A port connected to Cleopatra

Martínez believes Cleopatra’s body was brought to Taposiris Magna and possibly carried through the tunnel, before being laid to rest, hidden and out of reach of the Romans. Over the centuries, at least 23 earthquakes struck the Egyptian coast between A.D. 320 and A.D. 1303, causing parts of Taposiris Magna to sink beneath the waves. Martínez’s latest discovery beneath the sea builds on two decades of evidence, broadening the search and reaffirming the temple’s prominence in Cleopatra’s era. 

In their underwater search, which included help from the Egyptian Navy, Ballard says his team first found stone pockets where long ago fisherman had stored gear like fishing net and weights, indicating that the area must have once been a shoreline. Using sonar, they mapped a picture of the sea floor—where divers then discovered a profusion of ancient relics.

“We started seeing structures,” says Ballard, a series of colossal constructions covered in sediment, arranged in rows and over 20 feet high—cemented blocks, columns, smooth stone, as well as multiple anchors and amphora (containers used by the Greeks and Romans to transport goods). The evidence suggests it may have been a port connected to Taposiris Magna that was once used in Cleopatra’s time.

“We found it,” says Ballard, “and the tunnel pointed directly at it.”

One feature, dubbed "Salam 5" had several tall and flat, rectangular stone structures. Divers there also uncovered a basalt base resembling the pedestals of broken statues at the Taposiris Magna temple. Nearby, they found another stone structure with three pillars, which they called the “Three Sisters."

Team members examining a laptop screen, which displays view of the underwater discovery
Kathleen Martinez reviews new data with Jonathan Fiely and Michael Barnette in the Command Center during their 2024 investigation.
A 3-D model of an underwater temple site
A 3D rendering created from photogrammetry of the underwater "Salam 5" structure, which was explored by divers.
Image by Dr. Kathleen Martinez

For Martínez, the discovery of this submerged port has brought her one step closer to her goal. “We will continue searching on land and underwater,” Martínez says. “This is the beginning of this huge task.”

Ballard has built a detailed technological map showing about six miles of key areas, with images of the port, submerged shoreline and other underwater structures.
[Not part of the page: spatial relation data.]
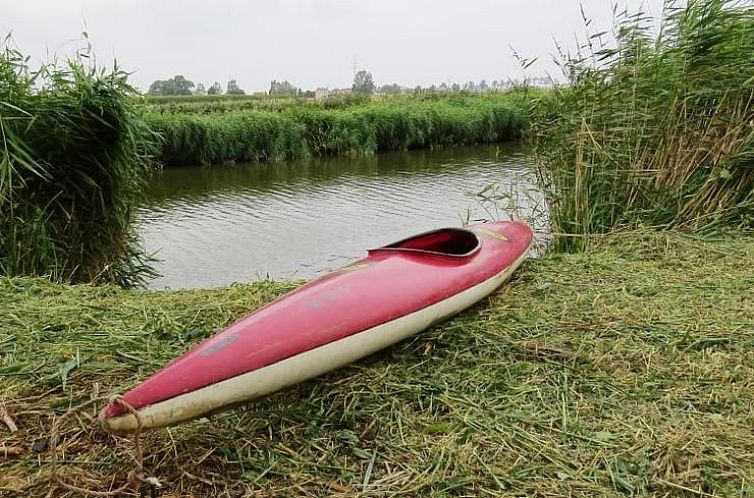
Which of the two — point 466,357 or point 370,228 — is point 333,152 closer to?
point 370,228

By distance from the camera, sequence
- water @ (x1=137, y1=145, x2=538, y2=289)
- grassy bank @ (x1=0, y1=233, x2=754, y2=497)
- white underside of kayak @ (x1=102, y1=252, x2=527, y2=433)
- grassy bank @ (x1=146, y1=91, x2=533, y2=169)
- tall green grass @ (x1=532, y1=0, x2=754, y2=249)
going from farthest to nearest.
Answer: grassy bank @ (x1=146, y1=91, x2=533, y2=169), water @ (x1=137, y1=145, x2=538, y2=289), tall green grass @ (x1=532, y1=0, x2=754, y2=249), grassy bank @ (x1=0, y1=233, x2=754, y2=497), white underside of kayak @ (x1=102, y1=252, x2=527, y2=433)

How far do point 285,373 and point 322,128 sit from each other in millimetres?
16045

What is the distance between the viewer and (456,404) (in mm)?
2312

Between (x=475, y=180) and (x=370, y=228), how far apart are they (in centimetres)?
425

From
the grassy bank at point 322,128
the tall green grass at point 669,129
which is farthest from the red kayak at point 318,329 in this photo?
the grassy bank at point 322,128

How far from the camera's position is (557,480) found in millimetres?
1912

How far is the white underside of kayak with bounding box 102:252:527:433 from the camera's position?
180 cm

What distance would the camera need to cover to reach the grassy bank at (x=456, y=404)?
6.32ft

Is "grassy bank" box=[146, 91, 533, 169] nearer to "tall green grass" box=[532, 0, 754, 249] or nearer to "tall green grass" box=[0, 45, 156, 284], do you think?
"tall green grass" box=[532, 0, 754, 249]

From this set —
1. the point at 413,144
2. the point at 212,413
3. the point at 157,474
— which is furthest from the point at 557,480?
the point at 413,144

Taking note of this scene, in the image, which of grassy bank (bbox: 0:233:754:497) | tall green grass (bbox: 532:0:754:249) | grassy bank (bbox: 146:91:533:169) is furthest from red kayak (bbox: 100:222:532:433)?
grassy bank (bbox: 146:91:533:169)

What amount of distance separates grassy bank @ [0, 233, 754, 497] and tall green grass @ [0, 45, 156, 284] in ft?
5.07

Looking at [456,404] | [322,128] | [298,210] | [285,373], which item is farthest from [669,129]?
[322,128]

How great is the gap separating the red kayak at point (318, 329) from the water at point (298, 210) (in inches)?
116
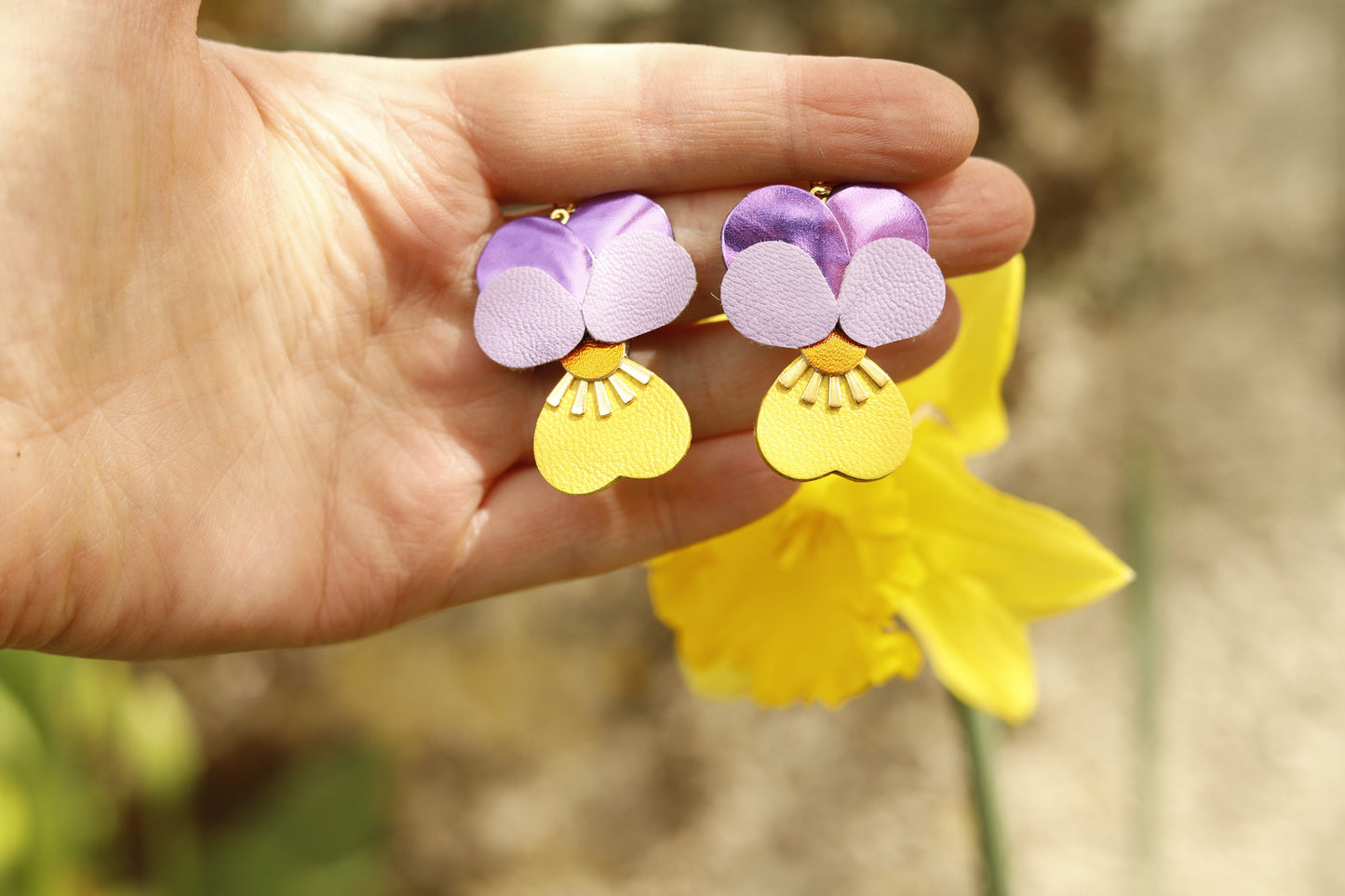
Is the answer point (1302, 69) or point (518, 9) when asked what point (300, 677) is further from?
point (1302, 69)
Following his map, Martinez and her team plan to begin new excavations with drills and divers focusing on "Salam 5" later in September.

“Nobody can tell me that Cleopatra is not at Taposiris Magna,” Martínez says. “To say that you have to excavate the whole area and not find her.”

Martínez remains steadfast in her mission. “I’m not going to stop.” Martínez feels that Cleopatra’s tomb is now closer than ever before. “For me,” she says, “it’s a matter of time.”